══ MATERIALS PROVIDED

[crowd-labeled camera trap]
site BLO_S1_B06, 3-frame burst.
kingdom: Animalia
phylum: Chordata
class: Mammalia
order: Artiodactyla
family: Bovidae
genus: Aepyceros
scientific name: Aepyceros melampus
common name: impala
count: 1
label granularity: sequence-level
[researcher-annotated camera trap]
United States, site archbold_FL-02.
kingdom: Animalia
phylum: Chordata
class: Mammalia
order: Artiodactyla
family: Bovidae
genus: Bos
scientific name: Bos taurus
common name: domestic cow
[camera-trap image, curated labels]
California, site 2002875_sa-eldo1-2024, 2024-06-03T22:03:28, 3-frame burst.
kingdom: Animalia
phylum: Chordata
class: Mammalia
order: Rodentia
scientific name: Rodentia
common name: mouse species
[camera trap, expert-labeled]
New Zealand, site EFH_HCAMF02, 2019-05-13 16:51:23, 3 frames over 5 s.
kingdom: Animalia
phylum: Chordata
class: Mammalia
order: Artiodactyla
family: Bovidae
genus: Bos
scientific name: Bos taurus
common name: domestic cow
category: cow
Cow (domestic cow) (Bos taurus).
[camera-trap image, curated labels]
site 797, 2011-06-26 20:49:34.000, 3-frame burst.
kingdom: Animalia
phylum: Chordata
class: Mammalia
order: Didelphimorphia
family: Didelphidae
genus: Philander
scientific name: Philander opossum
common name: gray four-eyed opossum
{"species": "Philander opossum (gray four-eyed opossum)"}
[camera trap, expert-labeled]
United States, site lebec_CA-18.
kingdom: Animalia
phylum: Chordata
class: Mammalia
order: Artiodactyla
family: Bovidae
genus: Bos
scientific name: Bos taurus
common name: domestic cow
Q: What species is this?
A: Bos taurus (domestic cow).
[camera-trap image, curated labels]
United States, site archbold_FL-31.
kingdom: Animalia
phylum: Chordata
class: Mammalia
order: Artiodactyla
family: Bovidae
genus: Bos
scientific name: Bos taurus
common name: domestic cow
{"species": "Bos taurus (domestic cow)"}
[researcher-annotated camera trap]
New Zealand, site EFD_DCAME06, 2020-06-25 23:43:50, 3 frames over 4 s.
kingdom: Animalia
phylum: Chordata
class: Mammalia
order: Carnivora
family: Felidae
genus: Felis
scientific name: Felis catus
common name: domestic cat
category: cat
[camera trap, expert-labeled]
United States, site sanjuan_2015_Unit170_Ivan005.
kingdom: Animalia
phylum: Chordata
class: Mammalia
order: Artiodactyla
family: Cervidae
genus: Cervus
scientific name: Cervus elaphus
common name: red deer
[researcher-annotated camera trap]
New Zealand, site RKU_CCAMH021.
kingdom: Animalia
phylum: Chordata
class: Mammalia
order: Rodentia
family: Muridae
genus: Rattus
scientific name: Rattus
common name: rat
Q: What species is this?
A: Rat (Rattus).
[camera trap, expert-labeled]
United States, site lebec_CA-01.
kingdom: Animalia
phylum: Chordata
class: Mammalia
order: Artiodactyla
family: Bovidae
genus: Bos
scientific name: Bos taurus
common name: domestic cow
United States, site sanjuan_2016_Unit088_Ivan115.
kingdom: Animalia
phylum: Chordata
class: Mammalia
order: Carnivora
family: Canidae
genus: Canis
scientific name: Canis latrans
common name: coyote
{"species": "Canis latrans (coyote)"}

════

TASK OBJECTIVE: Search the listing above for "species" and copy every line that holds it.

OUTPUT BELOW:
common name: mouse species
{"species": "Philander opossum (gray four-eyed opossum)"}
Q: What species is this?
{"species": "Bos taurus (domestic cow)"}
Q: What species is this?
{"species": "Canis latrans (coyote)"}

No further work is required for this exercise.